ASSIGNED TASK: Skip the pictures. Give all the data again exactly.

START DATA FOR REVIEW

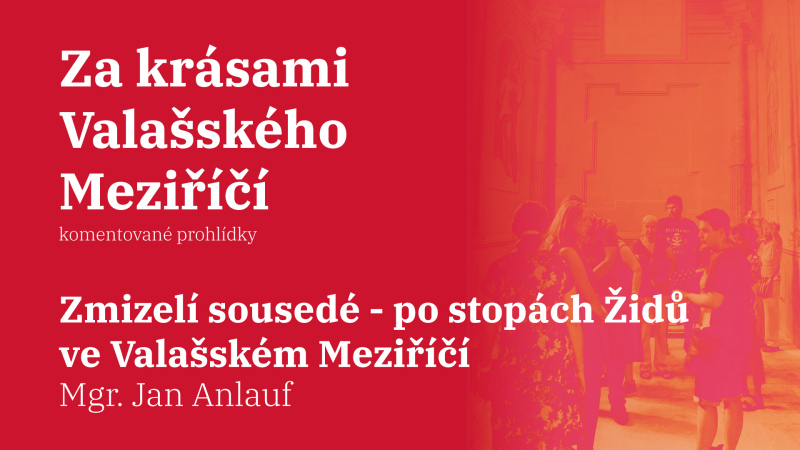 Za krásami Valašského Meziříčí

komentované prohlídky

Zmizelí sousedé - po stopách Židů ve Valašském Meziříčí

Mgr. Jan Anlauf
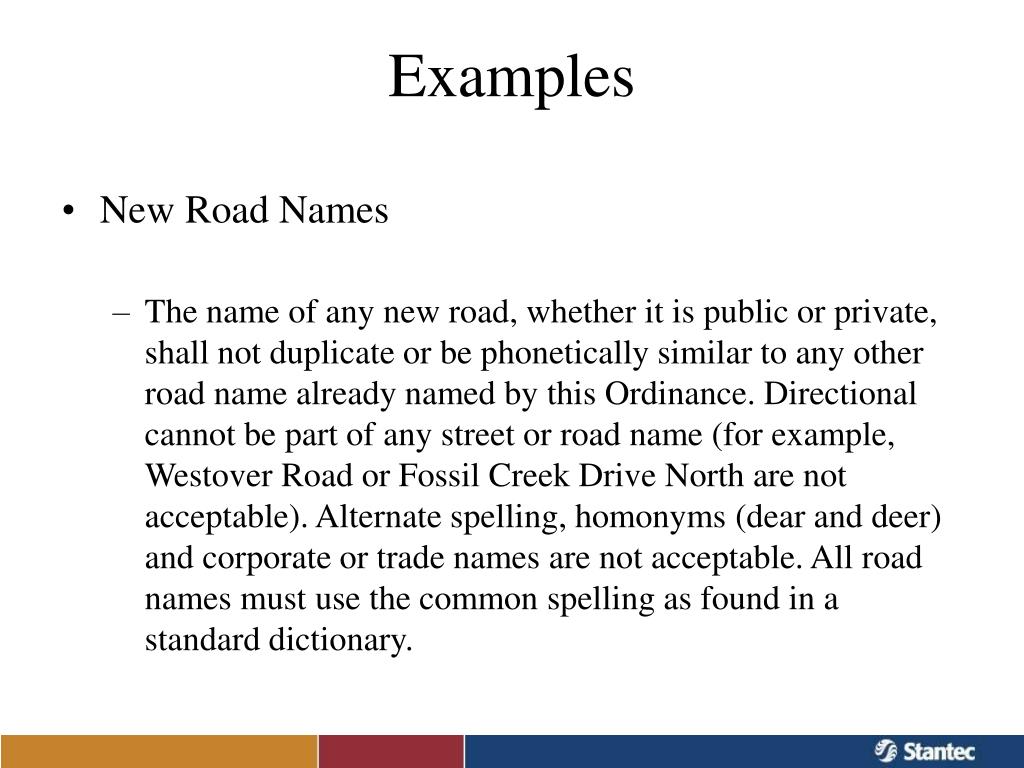 Examples

• New Road Names

– The name of any new road, whether it is public or private, shall not duplicate or be phonetically similar to any other road name already named by this Ordinance. Directional cannot be part of any street or road name (for example, Westover Road or Fossil Creek Drive North are not acceptable). Alternate spelling, homonyms (dear and deer) and corporate or trade names are not acceptable. All road names must use the common spelling as found in a standard dictionary.

Stantec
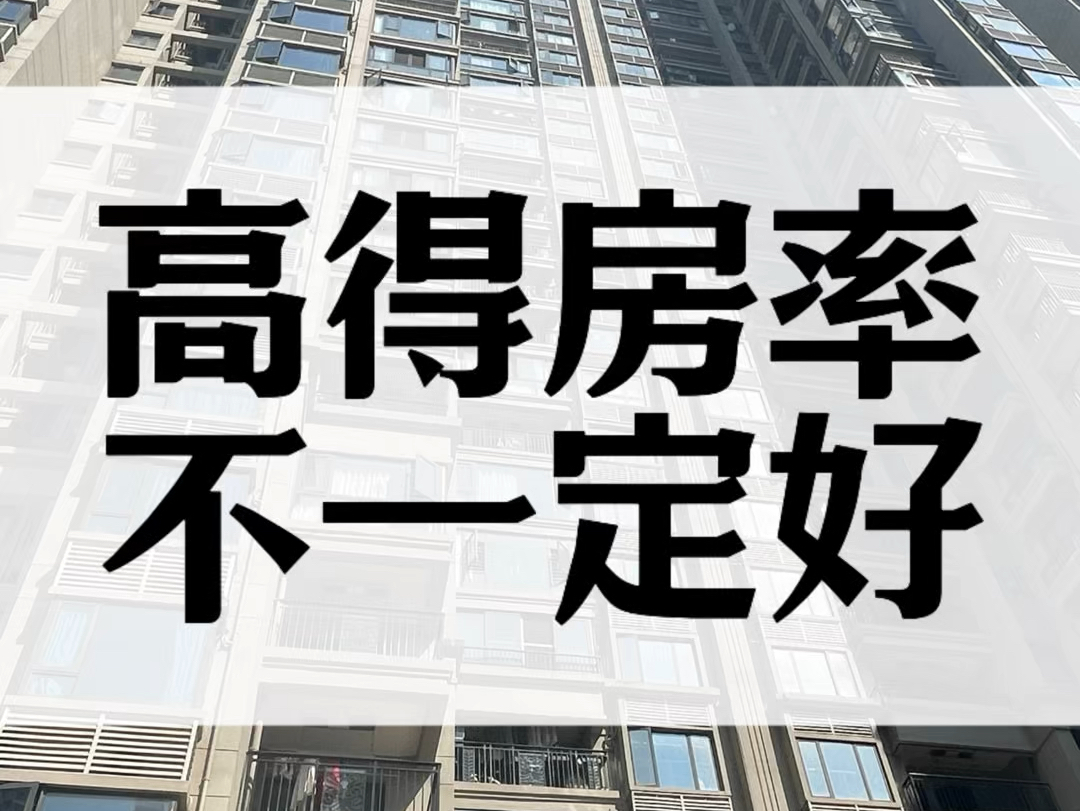 高得房率
不一定好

END DATA FOR REVIEW

RESULT BELOW:
 Za krásami Valašského Meziříčí

komentované prohlídky

Zmizelí sousedé - po stopách Židů ve Valašském Meziříčí

Mgr. Jan Anlauf
 Examples

• New Road Names

– The name of any new road, whether it is public or private, shall not duplicate or be phonetically similar to any other road name already named by this Ordinance. Directional cannot be part of any street or road name (for example, Westover Road or Fossil Creek Drive North are not acceptable). Alternate spelling, homonyms (dear and deer) and corporate or trade names are not acceptable. All road names must use the common spelling as found in a standard dictionary.

Stantec
 高得房率
不一定好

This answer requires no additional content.